**Arbeitsanweisungen**
[1] Nach welcher Vorschrift darf das Finanzamt laut dem Auszug zum Einkommensteuerbescheid einen bestandskräftigen Schätzungsbescheid ändern?
[2] Schreiben Sie bitte den Auszug zum Einkommensteuerbescheid im Anschluss an seinen letzten Satz weiter.

**Ausgewählter Auszug**
----------

Entscheidungsstichwort (Thema)

Änderung eines Einkommensteuerbescheids wegen Auflösung einer Rücklage nach § 7g Abs. 4 EStG

 

Leitsatz (redaktionell)

Gibt der Steuerpflichtige keine Steuererklärung ab, ist das Finanzamt berechtigt, einen bestandskräftigen Schätzungsbescheid nach § 173 Abs. 1 Nr. 1 AO zu ändern, wenn es nachträglich von steuerrechtlich relevanten Sachverhalten des Steuerpflichtigen erfährt, die das bisherige Schätzungsergebnis übersteigen. Danach kann ein bisher nicht berücksichtigter Geschäftsvorfall eine nachträglich bekannt gewordene Tatsache i.S. von § 173 Abs. 1 Nr. 1 AO sein. Dabei ist zu prüfen, ob nach dem Bekanntwerden weiterer Schätzungsgrundlagen die bisherige durch eine neue Schätzung ersetzt werden soll.

 

Normenkette

AO § 173 Abs. 1 Nr. 1; EStG § 7g Abs. 4

 

Tatbestand

Streitig ist die Änderung des angefochtenen Einkommensteuerbescheids 2003 nach § 173 Abs. 1 Nr. 1 AO sowie des Bescheids über den Gewerbesteuermessbetrag 2003 wegen der Auflösung einer Rücklage nach § 7g Abs. 4 EStG a.F.

----------

**Datenauszug**
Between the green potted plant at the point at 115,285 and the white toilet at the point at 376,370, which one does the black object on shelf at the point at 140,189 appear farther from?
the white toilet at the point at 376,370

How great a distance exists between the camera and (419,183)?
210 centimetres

----------

**Antworten je Aufgabe**
[1] Nach § 173 Abs. 1 Nr. 1 AO.

[2]
Die verheirateten Kläger wurden im Streitjahr 2003 zusammen zur Einkommensteuer veranlagt. Der Kläger erzielte als Gärtner Einkünfte aus Gewerbebetrieb. Die für die Jahre 2001 und 2002 erstellten Steuerbilanzen wiesen aus dem Garten- und Landschaftsbau einen Gewinn von 25.713 € bzw. 21.175 € aus. Die gemäß § 7g Abs. 3 EStG a.F. gewinnmindernd gebildeten Rücklagen für die zukünftige Anschaffung von Wirtschaftsgütern betrugen 53.378 € (2001) und 10.600 € (2002).

Nachdem die Kläger für das Streitjahr 2003 keine Steuererklärungen abgegeben hatten, schätzte das Finanzamt die Besteuerungsgrundlagen unter Vorbehalt der Nachprüfung und setzte im Einkommensteuerbescheid 2003 vom 19.05.2005 sowie im Bescheid über den Gewerbesteuermessbetrag 2003 vom 04.07.2005 u.a. die Einkünfte aus Gewerbebetrieb mit 22.000 € an. Mit Bescheiden vom 31.07.2006 hob das Finanzamt den Vorbehalt der Nachprüfung auf.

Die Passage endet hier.